A recent update by the Tibet Information Network reports further actions taken by the authorities of the PRC to discriminate against the use of Tibetan language in educational Institutions within Tibet.
In December 1996, authorities announced that the History of Tibet course at the University of Tibet is to be taught in Chinese rather than in Tibetan.
The decision ignores the fact that many of the teachers and students are Tibetan and that the course is taught by the University’s Tibetan Language Department. It also ignores one of the reasons listed for the founding of the University –the maintenance and development of Tibetan culture and language.
A long standing requirement that all students pass an entrance examination in Tibetan is also said to have been dropped this year and all except one of the 17 university courses are now believed to be taught mainly in Chinese.
Eighty percent of students at the University of Tibet are Tibetan and rural students who are not fluent in Chinese are particularly at risk of discrimination as a result of these decisions. Local authorities have also closed an experimental project initiated by the late Panchen Lama in three secondary schools study in the “TAR” whereby Tibetan children were being taught in Tibetan. All other Tibetan children in secondary schools study in Chinese with the exception of some 40 special schools in Amdo province (Ch:Qinghai).
In 1995 the first graduates of the pilot project achieved far better results (79.8% pass rate) than other Tibetan secondary school students (39%) who were required to study in Chinese. Tibetan students studying in Chinese have, moreover, scored well below the national average.

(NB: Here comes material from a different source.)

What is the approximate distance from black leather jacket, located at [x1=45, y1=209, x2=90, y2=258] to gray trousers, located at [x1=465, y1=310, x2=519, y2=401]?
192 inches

The official reason given for the closure of the project was due to a lack of funds and qualified teachers, yet some 500 teachers have been trained to teach in Tibetan since 1993. Chinese authorities are now setting up a new project to have all primary school education in both Tibetan and Chinese medium while almost all Tibetan primary schools currently teach in Tibetan.
Other actions reported include the downgrading of the committee responsible for policies implementing the use of Tibetan language from regional to county level and subsequent retirement of many of its Tibetan members. The Head of the University of Tibet reportedly does not speak Tibetan and the head of the Education Commission and Vice President of the University is also Chinese.
While Tibetan was declared the official language of the “TAR” in July 1988, it is now felt by Tibetans that fluent Chinese is imperative for employment opportunities.